Apache Kafka is a distributed streaming platform for building real-time data pipelines and applications. It supports scalable and efficient publishing, subscribing, storing, and processing of data streams.

Key components include:

  • Producer: Sends messages to Kafka topics.
  • Consumer: Reads messages from Kafka topics.
  • Topic: A message category, divided into partitions for scalability and organization.
  • Broker: A Kafka server that stores messages, handles client requests, and manages data replication.

Kafka differs from traditional queuing systems in that it stores messages on disk even after they have been consumed. It supports high throughput, horizontal scalability, and fault tolerance through data replication. Consumer groups enable parallel and scalable message processing.

The Kafka visualization tool simulates the flow of data through a replicated Kafka topic. It helps you understand Kafka's core concepts, including partitions, brokers, and replication.
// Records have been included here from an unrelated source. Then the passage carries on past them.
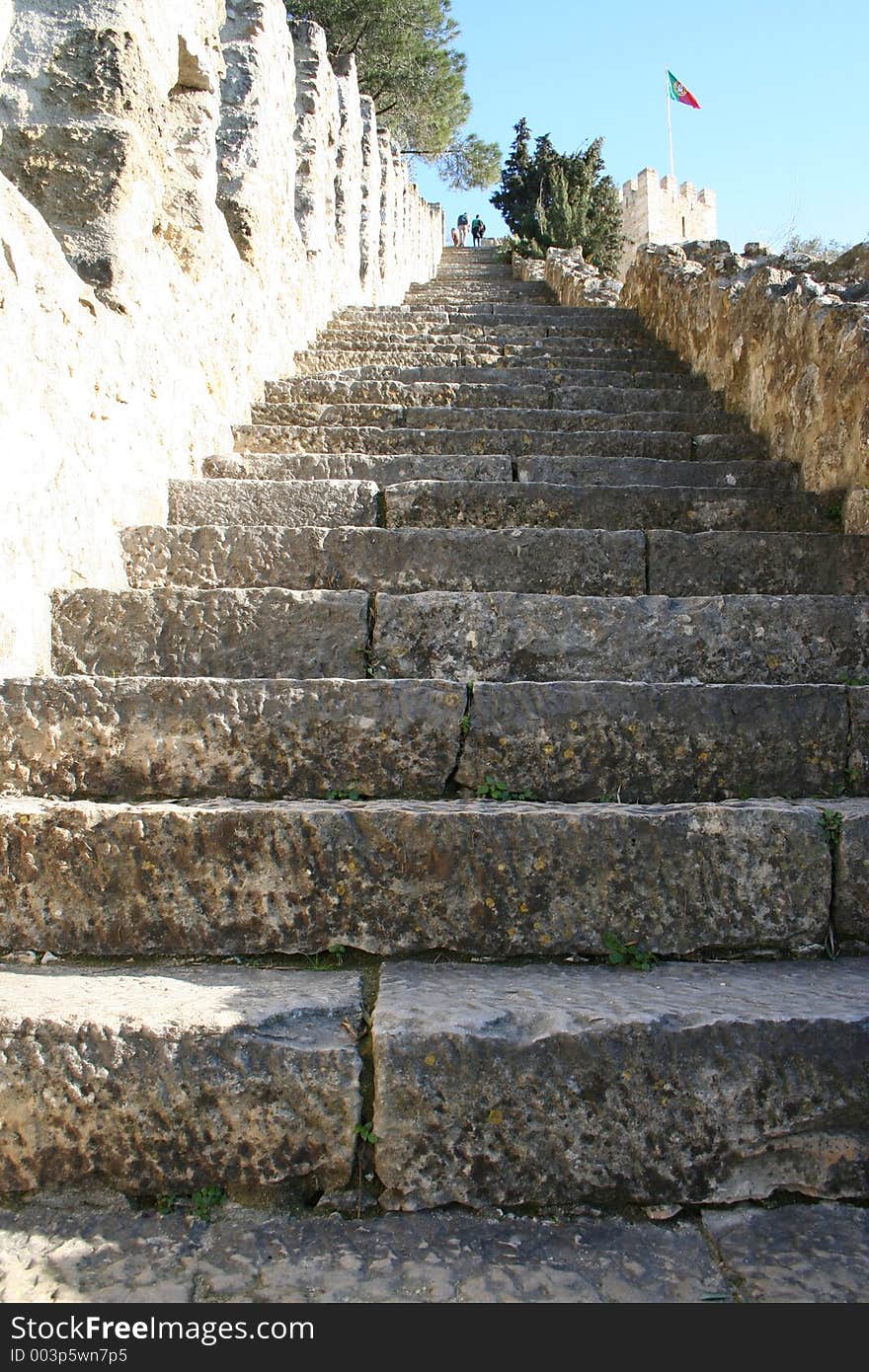 Stairs in the castle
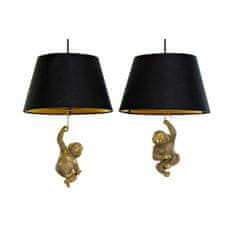 DKD Home Decor Stropna svetilka DKD Home Decor 35,5 x 35,5 x 51 cm Golden Resin Colonial 220 V 50 W Monkey (2 enoti)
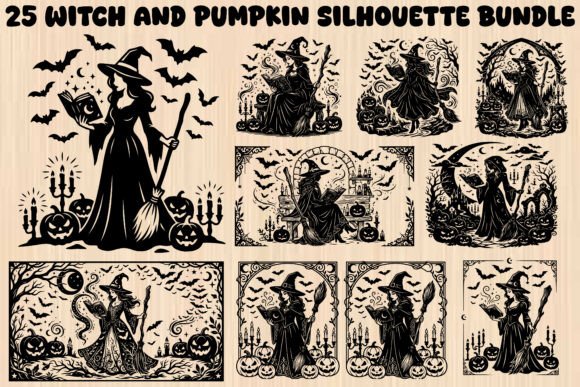 Download Witch and Pumpkin SVG Bundle - Svg bundle Collection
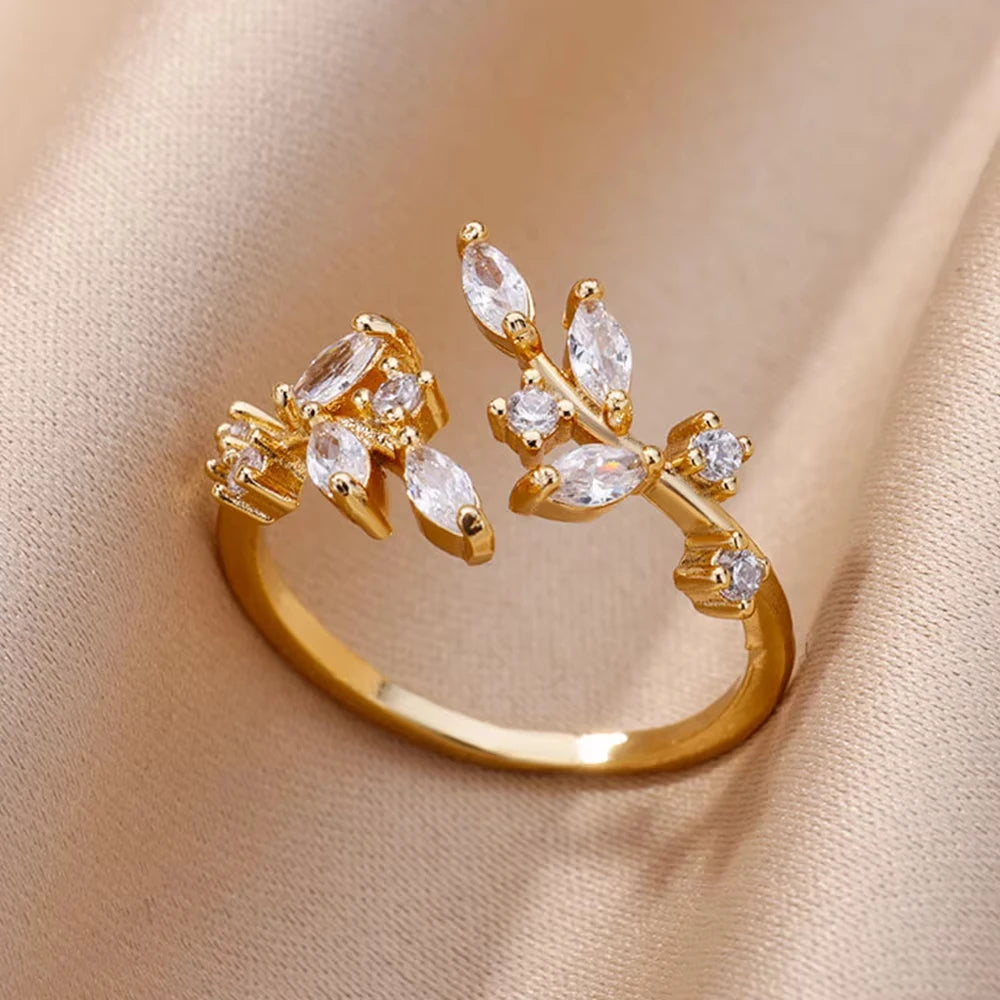 Adjustable Trendy Celestial Protection Geometric Ring Collection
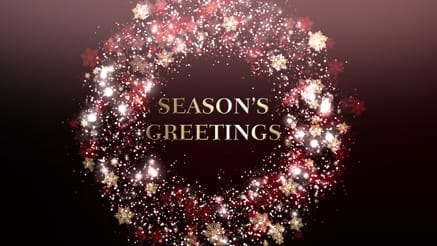 Sparkle Wreath red corporate holiday ecard thumbnail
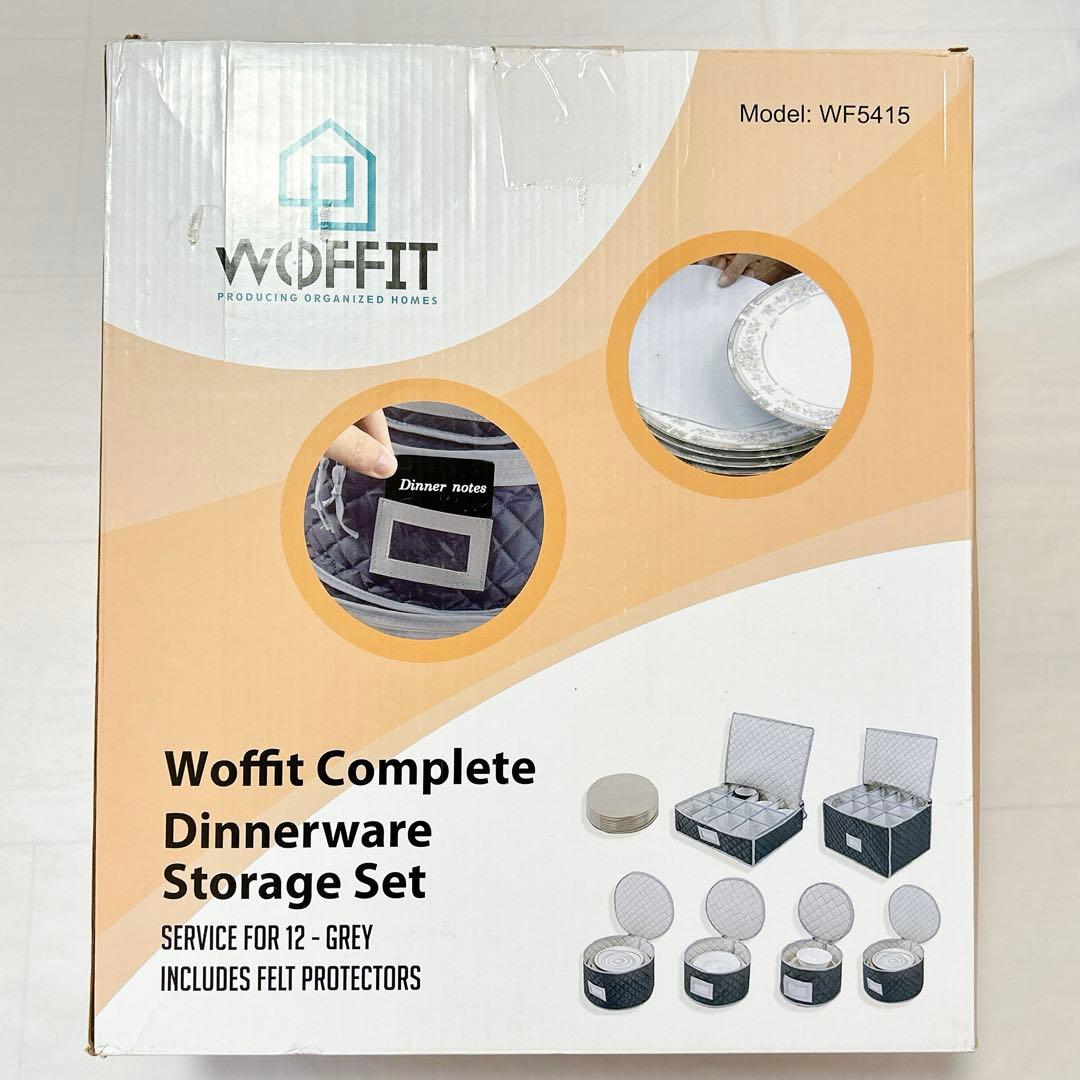 食器収納ケース 6個セット 大容量 72個収納可能 食器収納ボックス 高級食器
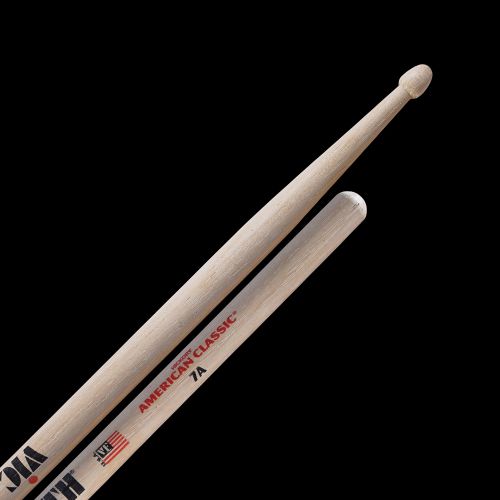 Vic Firth Hickory Drumsticks 7A, Wood Tip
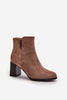 Heel boots Step in style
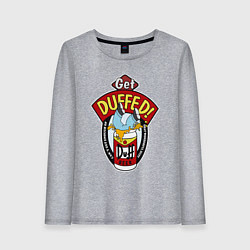 Лонгслив хлопковый женский Duff beer with Homer, цвет: меланж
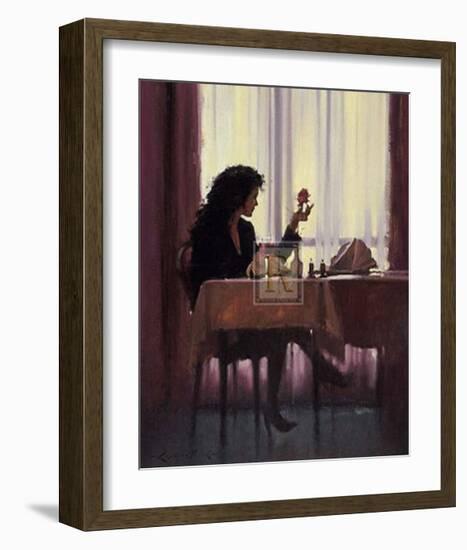 Valentine Rose-Raymond Leech-Framed Art Print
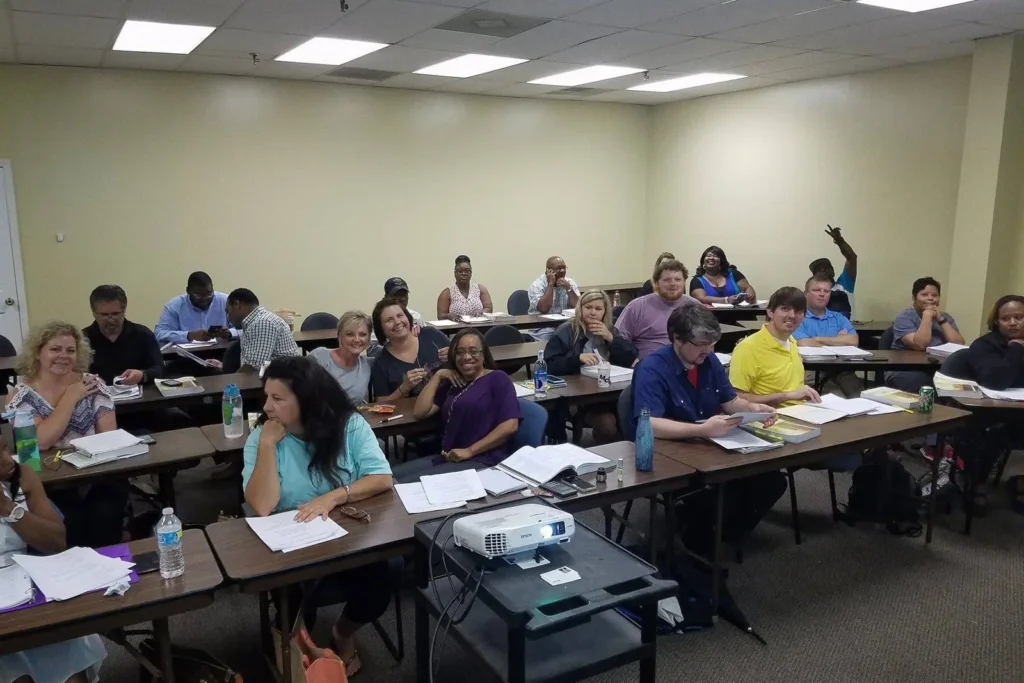 A full pre-license class at MY Real Estate School in Vestavia Hills
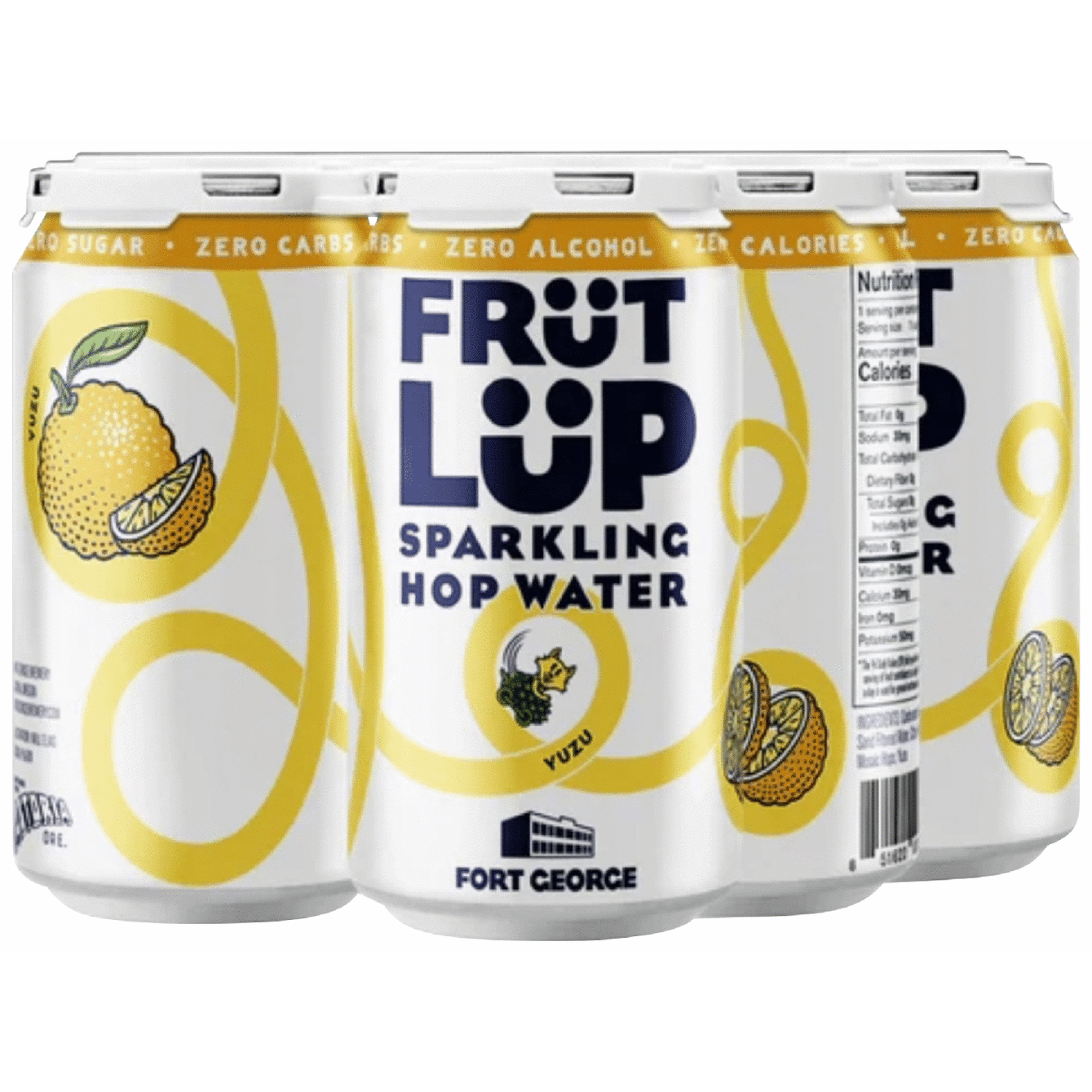Fort George Non-Alcoholic Yuzu Frut Lup Sparkling Hop Water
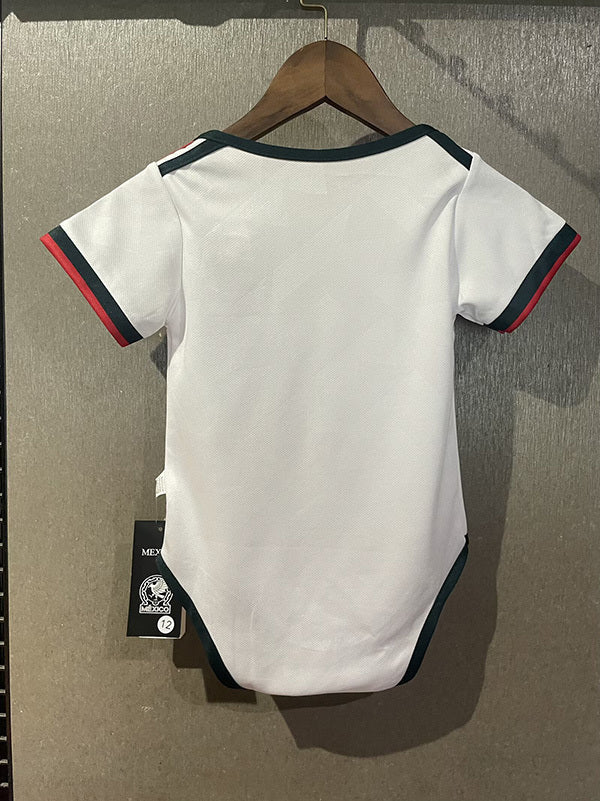 Mexico 25/26 White Red Trim Baby Bodysuit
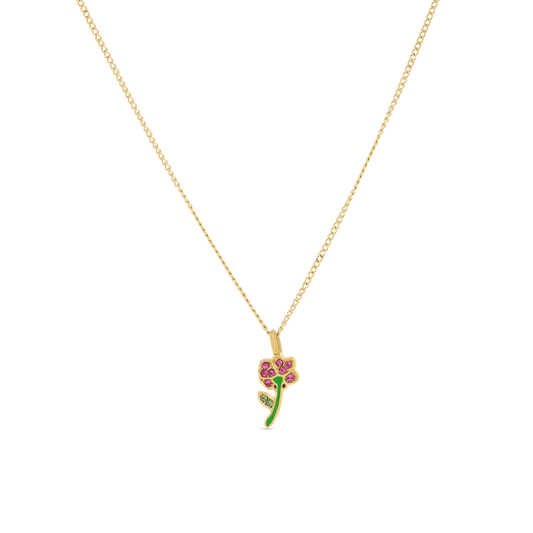 Maya Crystal Necklace (8076864815372)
Transparent (faded) messages represent follower replicas of the original data. In Kafka, each partition has a leader, which handles reads and writes, and one or more followers, which replicate the data. These replicas are distributed across different brokers to provide fault tolerance, high availability, and durability, even in the event of a broker failure.

To keep the simulation simple, the tool uses a single Kafka topic instead of showing multiple ones. All brokers in the simulation belong to that topic. This helps you focus on how messages flow and replicate across brokers, which are key concepts in Kafka's distributed architecture.